Mississippi Republicans Propose New Bill For All-White Court System In the ‘Blackest City in America’
When it comes to Mississippi legislation, someone may think it’s still 1950.
Mississippi Today reported a disturbing new bill proposed in the state’s capital of Jackson—named the “Blackest city in America.” House Bill 1020 proposed to create a separate court system and expand the police force for the city with all-white state officials.
The breakdown looks like this: For a new district in the city that includes primarily white neighborhoods, the Chief Justice of the Mississippi Supreme Court, who is white, would appoint two new judges. Then, the state attorney general, also white, would appoint four prosecutors, a public defender, and a court clerk. Lastly, the white state public safety commissioner would supervise an expanded Capitol Police force, currently run by a white chief.
The bill was generally popular on Tuesday, passing 76–38, according to Mississippi Today, by the supermajority of white Republican legislators. However, the bill still needs approval from the state Senate and governor to become an official law.

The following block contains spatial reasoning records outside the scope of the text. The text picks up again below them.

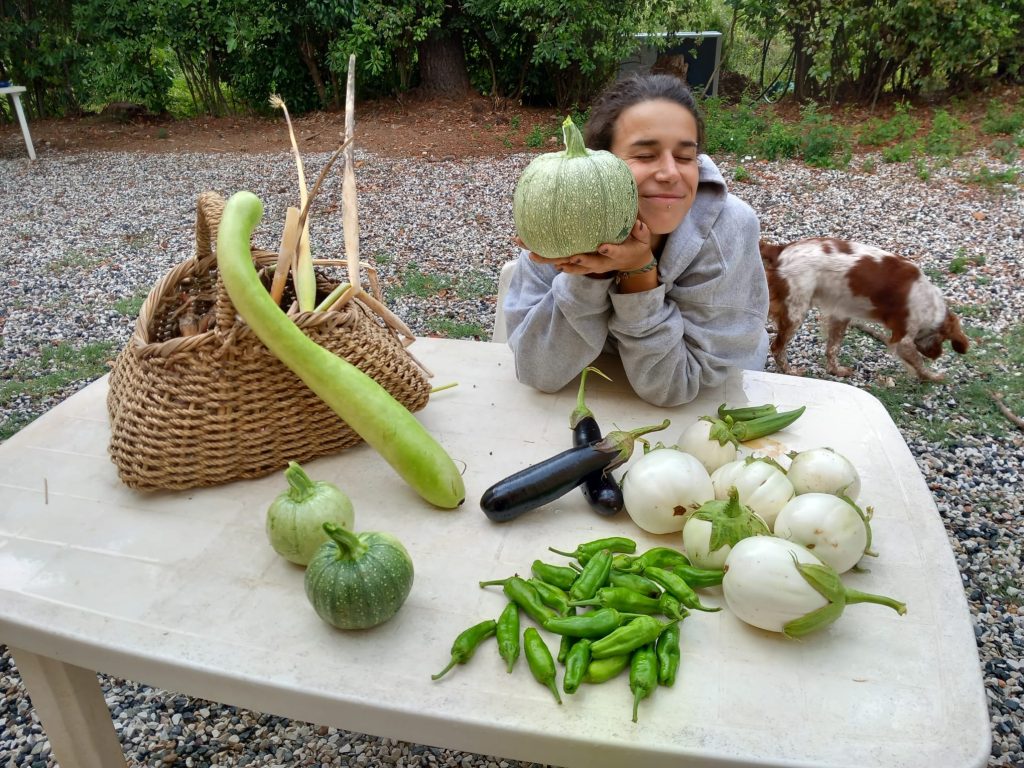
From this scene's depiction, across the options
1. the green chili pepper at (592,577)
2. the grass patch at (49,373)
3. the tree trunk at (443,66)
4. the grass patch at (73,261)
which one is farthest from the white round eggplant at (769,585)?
the tree trunk at (443,66)

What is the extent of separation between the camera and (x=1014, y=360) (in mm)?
4441

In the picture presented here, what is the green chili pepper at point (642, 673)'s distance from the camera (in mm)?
1176

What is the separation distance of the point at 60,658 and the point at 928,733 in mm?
1476

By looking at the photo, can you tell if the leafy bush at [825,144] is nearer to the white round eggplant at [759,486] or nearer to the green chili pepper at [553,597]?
the white round eggplant at [759,486]

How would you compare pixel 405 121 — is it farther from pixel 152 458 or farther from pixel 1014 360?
pixel 152 458

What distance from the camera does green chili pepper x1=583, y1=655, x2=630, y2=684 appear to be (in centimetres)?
122

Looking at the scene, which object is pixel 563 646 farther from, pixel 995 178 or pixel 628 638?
pixel 995 178

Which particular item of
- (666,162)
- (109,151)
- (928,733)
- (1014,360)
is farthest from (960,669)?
(109,151)

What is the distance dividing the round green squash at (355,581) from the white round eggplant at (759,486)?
0.66 metres

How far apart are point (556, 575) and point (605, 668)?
226 millimetres

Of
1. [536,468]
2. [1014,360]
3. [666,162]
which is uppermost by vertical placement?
[666,162]

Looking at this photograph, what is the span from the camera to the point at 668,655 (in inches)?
48.8

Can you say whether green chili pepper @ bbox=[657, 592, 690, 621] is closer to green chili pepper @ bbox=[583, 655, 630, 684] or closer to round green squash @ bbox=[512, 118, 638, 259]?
green chili pepper @ bbox=[583, 655, 630, 684]

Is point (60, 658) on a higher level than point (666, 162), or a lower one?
lower
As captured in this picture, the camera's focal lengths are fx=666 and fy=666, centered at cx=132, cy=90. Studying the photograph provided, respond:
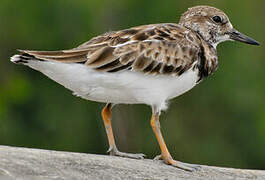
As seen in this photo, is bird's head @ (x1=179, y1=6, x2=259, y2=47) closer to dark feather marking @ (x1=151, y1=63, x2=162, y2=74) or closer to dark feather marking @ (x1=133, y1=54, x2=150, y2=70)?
dark feather marking @ (x1=151, y1=63, x2=162, y2=74)

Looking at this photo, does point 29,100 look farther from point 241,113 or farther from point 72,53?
point 72,53

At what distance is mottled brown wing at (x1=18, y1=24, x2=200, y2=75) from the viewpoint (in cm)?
1017

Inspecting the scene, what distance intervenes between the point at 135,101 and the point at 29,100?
11217 mm

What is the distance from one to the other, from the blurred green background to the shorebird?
9.83 m

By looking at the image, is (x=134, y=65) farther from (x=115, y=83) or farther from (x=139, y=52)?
(x=115, y=83)

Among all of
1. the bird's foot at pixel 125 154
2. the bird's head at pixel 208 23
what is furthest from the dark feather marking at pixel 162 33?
the bird's foot at pixel 125 154

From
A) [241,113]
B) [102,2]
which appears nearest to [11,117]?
[102,2]

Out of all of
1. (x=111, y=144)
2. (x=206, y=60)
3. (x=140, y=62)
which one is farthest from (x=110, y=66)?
(x=206, y=60)

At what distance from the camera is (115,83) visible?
400 inches

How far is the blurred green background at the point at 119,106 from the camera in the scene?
20828 mm

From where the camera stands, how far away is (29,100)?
21375mm

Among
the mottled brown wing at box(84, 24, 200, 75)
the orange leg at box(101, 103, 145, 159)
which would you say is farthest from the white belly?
the orange leg at box(101, 103, 145, 159)

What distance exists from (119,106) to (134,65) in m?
11.0

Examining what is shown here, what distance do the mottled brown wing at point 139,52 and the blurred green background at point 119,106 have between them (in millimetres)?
9918
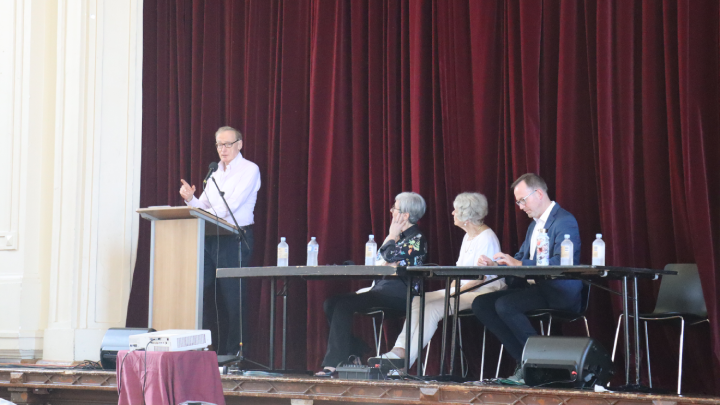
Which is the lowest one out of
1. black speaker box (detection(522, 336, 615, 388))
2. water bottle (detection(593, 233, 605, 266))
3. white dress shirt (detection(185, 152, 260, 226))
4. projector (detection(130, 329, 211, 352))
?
black speaker box (detection(522, 336, 615, 388))

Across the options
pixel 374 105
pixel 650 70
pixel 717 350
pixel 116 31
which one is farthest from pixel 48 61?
pixel 717 350

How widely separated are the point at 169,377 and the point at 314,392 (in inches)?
43.5

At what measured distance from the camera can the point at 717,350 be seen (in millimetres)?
3912

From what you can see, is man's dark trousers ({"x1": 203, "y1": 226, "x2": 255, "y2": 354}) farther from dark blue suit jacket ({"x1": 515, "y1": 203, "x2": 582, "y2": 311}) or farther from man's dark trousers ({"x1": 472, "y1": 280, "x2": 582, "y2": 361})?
dark blue suit jacket ({"x1": 515, "y1": 203, "x2": 582, "y2": 311})

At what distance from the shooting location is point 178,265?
185 inches

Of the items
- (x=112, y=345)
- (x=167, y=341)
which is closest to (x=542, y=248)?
(x=167, y=341)

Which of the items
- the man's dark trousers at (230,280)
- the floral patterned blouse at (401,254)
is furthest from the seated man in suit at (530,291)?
the man's dark trousers at (230,280)

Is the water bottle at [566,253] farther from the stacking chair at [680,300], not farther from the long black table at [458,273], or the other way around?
the stacking chair at [680,300]

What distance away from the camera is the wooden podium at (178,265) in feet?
15.1

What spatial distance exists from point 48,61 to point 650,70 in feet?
13.9

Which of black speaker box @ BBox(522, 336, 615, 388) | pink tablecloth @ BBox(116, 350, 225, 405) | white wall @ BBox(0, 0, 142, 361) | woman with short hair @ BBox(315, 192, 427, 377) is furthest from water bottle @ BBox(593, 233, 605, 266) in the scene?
white wall @ BBox(0, 0, 142, 361)

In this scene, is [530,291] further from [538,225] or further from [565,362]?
[565,362]

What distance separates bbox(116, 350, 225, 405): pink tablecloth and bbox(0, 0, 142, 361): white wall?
2818mm

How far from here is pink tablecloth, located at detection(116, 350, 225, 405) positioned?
9.36 ft
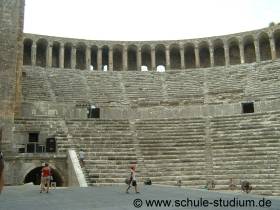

Written by Rep. Trey Lamar (R-MS), CNBC reports the bill was created to tackle growing crime rates in the city, arguing for the expanded police force. “This bill is designed to make our capital city of Jackson, Mississippi, a safer place,” Lamar said. Black Democrats were not happy that the bill was presented at all. Rep. Ed Blackmon (D-MS) heavily opposed the bill and said crime is not what this is about. “Only in Mississippi would we have a bill like this … where we say solving the problem requires removing the vote from Black people,” Blackmon said, according to CNBC.
The local news outlet reports that Jackson, Mississippi, is 80% Black and home to a higher percentage of Black residents than any major American city. Controlled by white Republicans, Mississippi’s legislature has redrawn districts for over 30 years, hoping to pass bills without a single Democratic vote. Every legislative Republican is white, and many, like Lamar, live miles away from the state’s capital.